Cahier de Généalogie

Shapes in the Great Tree

Abstract

The tree, with its branches and roots, is an old, powerful and pervasise metaphor in genealogy. But traditional genealogical trees, even the largest and deepest ones, are only very partial and often biased local maps, spanning a handful of recent human generations, a tiny part of a long human history. And humanity itself is only a short and very recent branch of the long evolution of life on Earth, a continuous process spanning billions of years.

Large genealogical data bases such as WikiTree interconnect tens of millions of profiles from all over the world. Applications and tools have been developed which allow to locally explore this huge family network, monitor its growth and expansion, compute distances and shorter paths, discover the patterns of clustering and crossovers. But we can't yet really figure the global geometry of the genealogical network connecting all humans, and beyond them, the shape of the Great Tree of life to which the ancient Chinese words of wisdom seem to apply : the Great Image has no shape.


The Tree of Life is not a tree

We are all cousins. Not only all of us humans, but all of us living creatures on this planet. At least that's the main lesson to bring home from any introduction to phylogenetics, even if many details of the story are still unclear. Somewhere on Earth, billions of years ago, there lived some of our monocellular common ancestors, and part of their genetic code has been copied over and over through a number of generations which defy our imagination.

The story of evolution has not been as simple as the nice and highly graphic Tree of Life proposed by Evogeneao could suggest. Descending lines have kept separating, evolving in niches, and re-crossing each other. And this has been true at all times and scales of the evolution, across and inside species, including ours.
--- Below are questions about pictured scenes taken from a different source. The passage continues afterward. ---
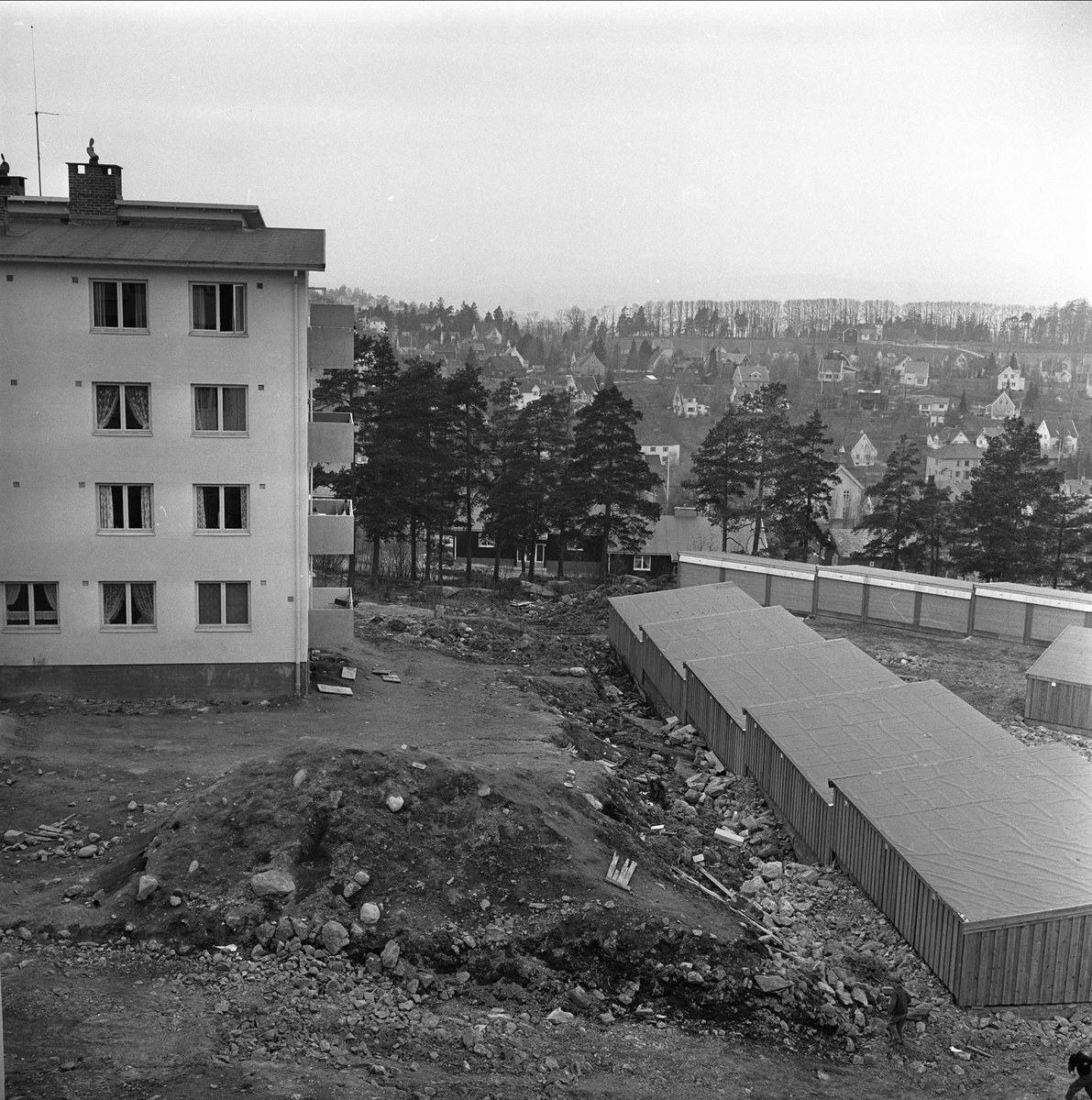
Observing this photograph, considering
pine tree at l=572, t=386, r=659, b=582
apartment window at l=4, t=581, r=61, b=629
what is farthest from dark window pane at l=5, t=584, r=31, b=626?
pine tree at l=572, t=386, r=659, b=582

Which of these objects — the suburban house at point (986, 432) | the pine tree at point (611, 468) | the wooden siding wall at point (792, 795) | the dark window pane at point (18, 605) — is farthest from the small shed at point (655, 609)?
the suburban house at point (986, 432)

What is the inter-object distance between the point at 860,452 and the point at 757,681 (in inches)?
3516

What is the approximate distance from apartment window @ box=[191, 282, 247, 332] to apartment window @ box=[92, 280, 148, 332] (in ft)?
3.71

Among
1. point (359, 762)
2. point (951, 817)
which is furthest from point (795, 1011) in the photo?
point (359, 762)

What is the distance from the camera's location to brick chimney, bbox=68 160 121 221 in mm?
25844

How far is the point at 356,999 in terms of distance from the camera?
1293cm

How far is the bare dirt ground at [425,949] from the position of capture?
11.9 m

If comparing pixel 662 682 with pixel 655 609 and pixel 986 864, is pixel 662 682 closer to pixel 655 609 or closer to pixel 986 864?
pixel 655 609

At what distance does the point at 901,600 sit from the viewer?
4078 centimetres

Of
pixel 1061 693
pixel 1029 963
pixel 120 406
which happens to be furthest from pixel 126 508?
pixel 1061 693

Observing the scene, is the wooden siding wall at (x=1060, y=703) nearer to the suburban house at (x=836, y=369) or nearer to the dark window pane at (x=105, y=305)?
the dark window pane at (x=105, y=305)

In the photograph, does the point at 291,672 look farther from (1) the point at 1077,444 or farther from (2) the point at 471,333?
(2) the point at 471,333

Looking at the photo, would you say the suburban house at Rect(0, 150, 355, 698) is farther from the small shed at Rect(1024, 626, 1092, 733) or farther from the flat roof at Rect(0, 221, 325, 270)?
the small shed at Rect(1024, 626, 1092, 733)

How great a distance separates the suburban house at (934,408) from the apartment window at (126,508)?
104003 mm
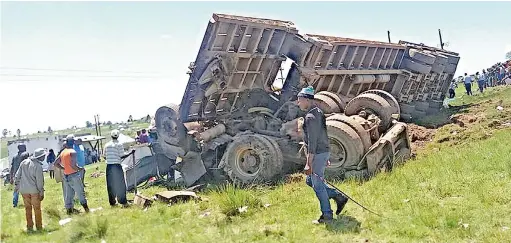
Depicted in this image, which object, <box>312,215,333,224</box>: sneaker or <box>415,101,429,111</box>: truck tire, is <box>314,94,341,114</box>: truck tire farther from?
<box>415,101,429,111</box>: truck tire

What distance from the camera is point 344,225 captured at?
5.39 metres

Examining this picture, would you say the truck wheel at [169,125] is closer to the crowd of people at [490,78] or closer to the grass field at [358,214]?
the grass field at [358,214]

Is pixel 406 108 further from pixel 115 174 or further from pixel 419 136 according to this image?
pixel 115 174

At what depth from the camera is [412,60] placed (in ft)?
51.7

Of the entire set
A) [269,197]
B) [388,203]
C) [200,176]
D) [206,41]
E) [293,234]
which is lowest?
[200,176]

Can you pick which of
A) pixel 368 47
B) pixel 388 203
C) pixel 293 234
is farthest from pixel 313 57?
pixel 293 234

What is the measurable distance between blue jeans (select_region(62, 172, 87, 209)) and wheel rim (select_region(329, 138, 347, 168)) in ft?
13.0

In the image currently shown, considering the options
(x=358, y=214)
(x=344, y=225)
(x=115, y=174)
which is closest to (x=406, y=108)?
(x=115, y=174)

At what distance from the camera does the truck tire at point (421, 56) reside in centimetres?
1563

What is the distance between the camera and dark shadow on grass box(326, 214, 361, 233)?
5.20m

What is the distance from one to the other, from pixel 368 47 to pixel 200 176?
640 cm

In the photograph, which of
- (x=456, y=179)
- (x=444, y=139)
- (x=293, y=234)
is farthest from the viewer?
(x=444, y=139)

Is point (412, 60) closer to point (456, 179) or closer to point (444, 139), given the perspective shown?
point (444, 139)

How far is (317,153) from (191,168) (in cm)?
440
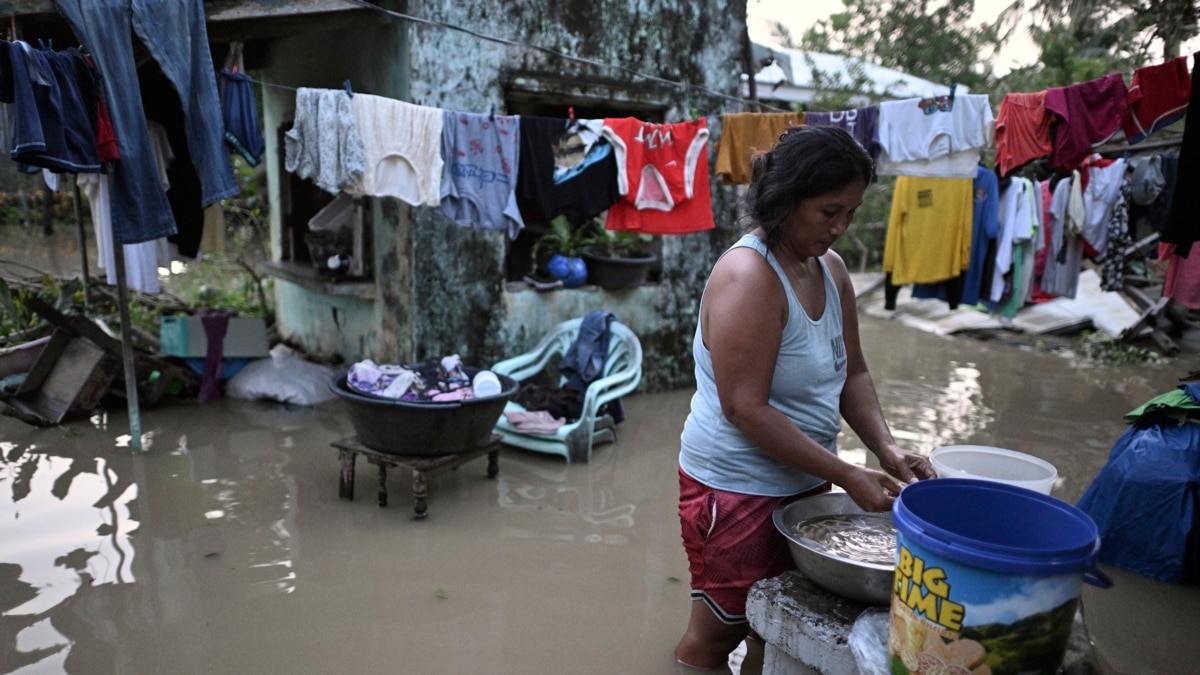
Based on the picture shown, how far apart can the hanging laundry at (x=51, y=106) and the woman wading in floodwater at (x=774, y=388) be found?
354 centimetres

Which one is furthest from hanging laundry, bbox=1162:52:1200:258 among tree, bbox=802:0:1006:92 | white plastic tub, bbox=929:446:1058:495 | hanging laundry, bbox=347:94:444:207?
tree, bbox=802:0:1006:92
The more we learn about the origins of the human family, based both on archeological findings and genetic studies, the more it becomes obvious that we have to forget about some unique forking point in the evolution from which humanity would have started. Different tribes left their ancestral dwellings in Africa at different points in time, migrated all over the world, separated for tens of thousands of years, evolve differently, meet again to either fight each other over territories and resources, or ally and mate if they could - and probably both, most of the time. And this story has happened again and again until today, through successive migrations and invasions, and is likely to carry on forever while there is life on this planet.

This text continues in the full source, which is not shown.